- Text segment:
Content starts

Tag Archives: Battlestar Galactica

Life in the Nest

Yesterday morning, I read an article in the Courier Journal that made me so mad I nearly ripped my sleep tank from my chest. I think it was my first experience with roid rage. I’m not usually one to throw a tantrum over a newspaper article, but this one really upset me. I’ll probably sit in the dark later and fume about it in my diary .

The article is called “Adult kids can need a push to leave the nest,” so right off the bat I questioned this columnist’s sanity. I’m 22 years old and living in a nest, do you really think I want to be here? I don’t need a push, a nudge or even a passive-aggressive verbal cue to get me more motivated to ditch this unfortunate situation that I can only refer to as indentured servitude. I’m sleeping in an office for crying out loud. My days consist of grocery shopping, picking up family members’ prescriptions, grooming Buster, feeding Buster, cleaning up Buster’s vomit after he eats too quickly, lawn mowing, unpaid internships, dog sitting, kitchen cleaning and other miscellaneous requests. I’ll probably start wearing a visor and headset sometime soon, like I imagine personal assistants and PTA-executive-board-members wear.


Buster: Cranky & waiting to be fed

My nights consist of a part-time restaurant job or, if I’m off, watching Battlestar Galactica, the Tennis Channel, and/or ridiculously depressing indie movies with my parents until 9 p.m. when they call it a night. I can’t handle depressing movies and my parents know it. For some reason, they insist on watching these disturbingly heavy films anyways, leaving me alone on the couch, hyperventilating and contemplating the meaning of life after they’ve gone to bed. I’ve started dressing in all black for family movie nights, and I’m considering purchasing a beret for added theatrical emphasis. I’ve really gone off the deep-end here, people. The fact that I’ve spent the entire summer pining for a fictional spaceship pilot does not help my case. For the record, I’m talking about Helo Agathon. I’ve moved on from Captain Apollo (see 8th & 9th paragraph in this post). He turned out to be a sentimental basket-case and I just can’t handle all of that romantic, emotional turmoil. I’m rapidly becoming a graphic-tee-wearing teenage boy who spends his days googling World of Warcraft cheat codes. I’m moments away from subscribing to Gamefly and ordering Halo.

Content ends

- Extracted information:
Content starts

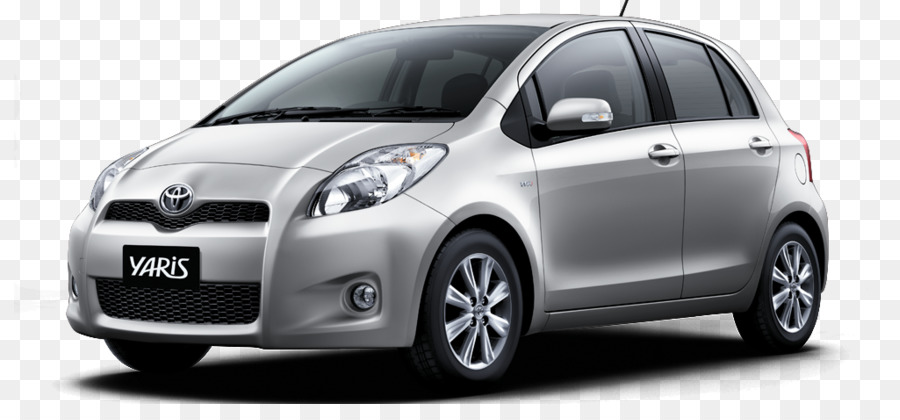 De 2008 A Toyota Yaris，Toyota PNG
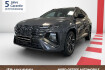 Hyundai Tucson N Line fl hev n line 2xklima acc aut akustikglas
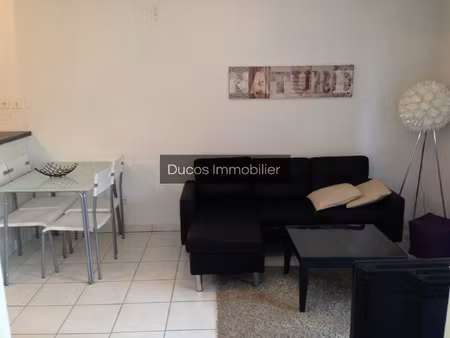 location appartement 2 pièces 36m² marmande 47200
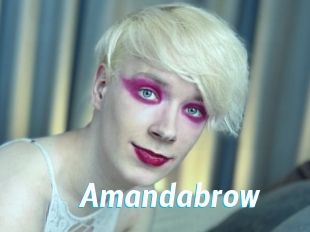 amandabrow J Mine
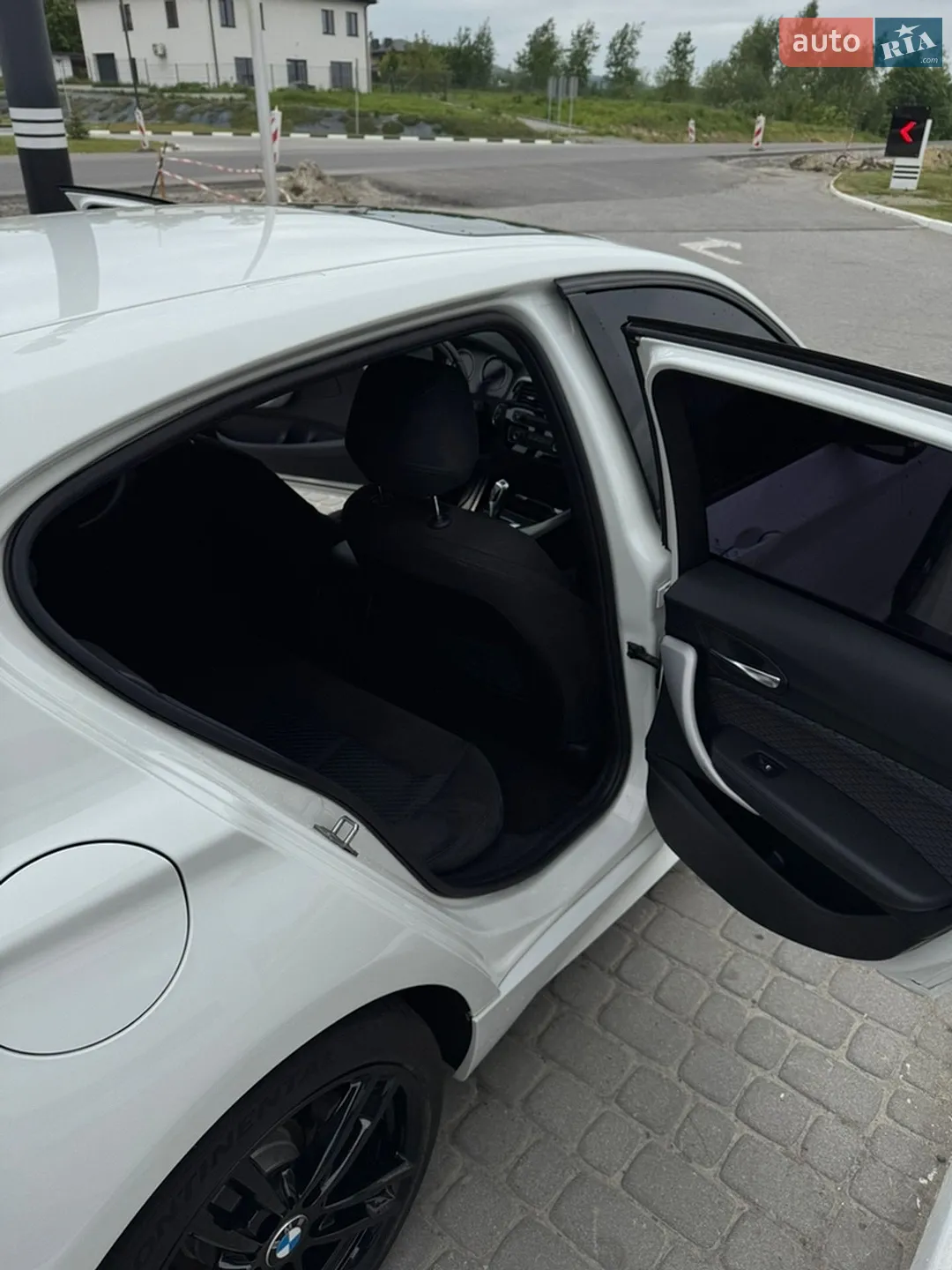 2017 BMW 1er - мініатюра 16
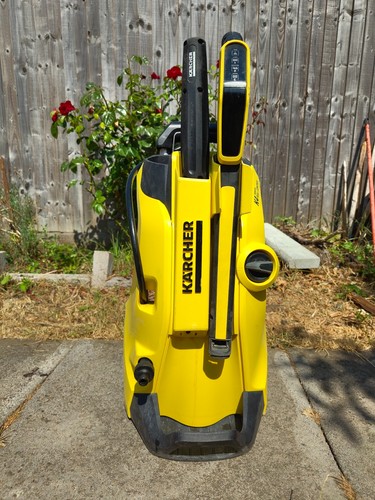 Karcher premium full - karcher, k4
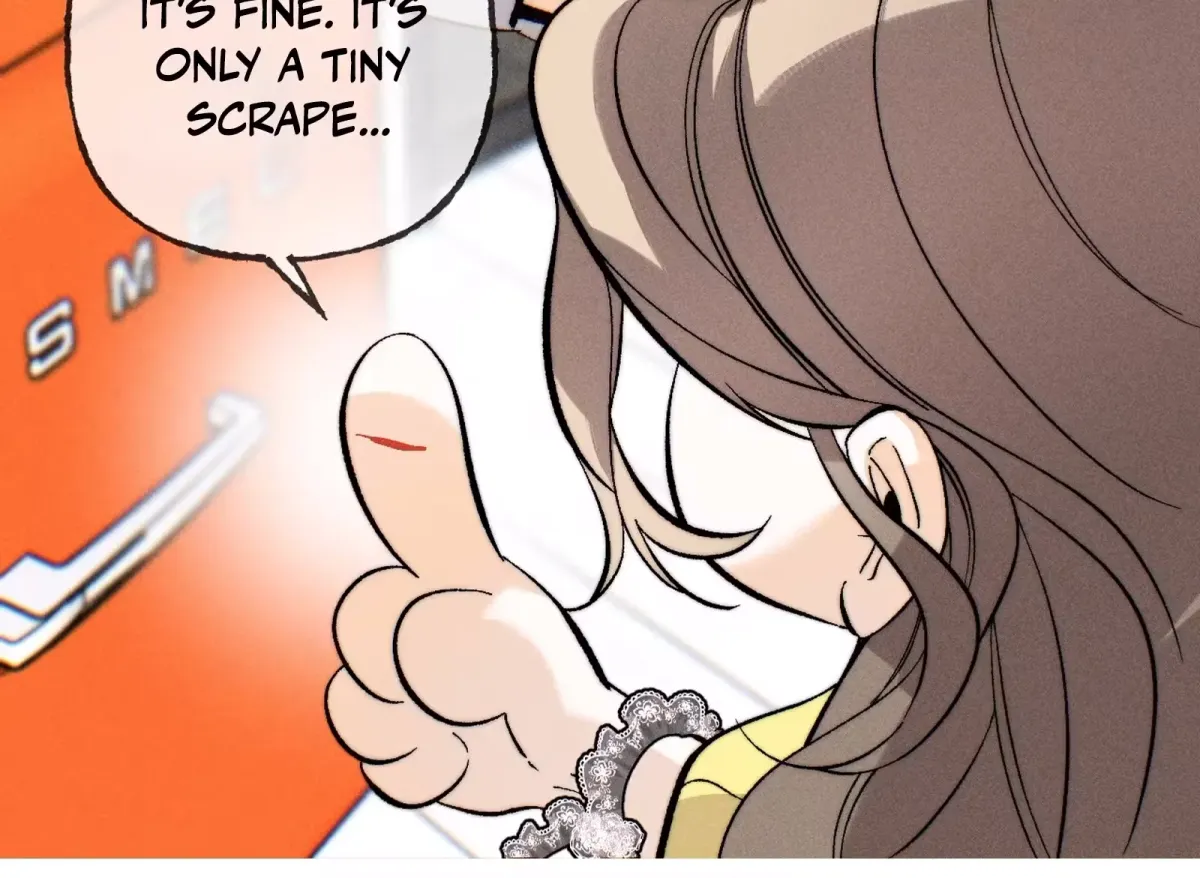 Contract Marriage and Life With the Adorable Twins End Today... Or So I Thought Chapter 26 page 10 -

Content ends

- Problems and tasks:
1 - Can you write out, word for word, the part of the nest blog post that opens with the words containing "Tag Archives: Battlestar" and closes with "in my diary ."?
2 - In the nest blog post, what does the writer watch with the parents on nights off from the restaurant job?

- Answers provided:
1 -
Tag Archives: Battlestar Galactica

Life in the Nest

Yesterday morning, I read an article in the Courier Journal that made me so mad I nearly ripped my sleep tank from my chest. I think it was my first experience with roid rage. I’m not usually one to throw a tantrum over a newspaper article, but this one really upset me. I’ll probably sit in the dark later and fume about it in my diary .

2 -
- Battlestar Galactica
- the Tennis Channel
- ridiculously depressing indie movies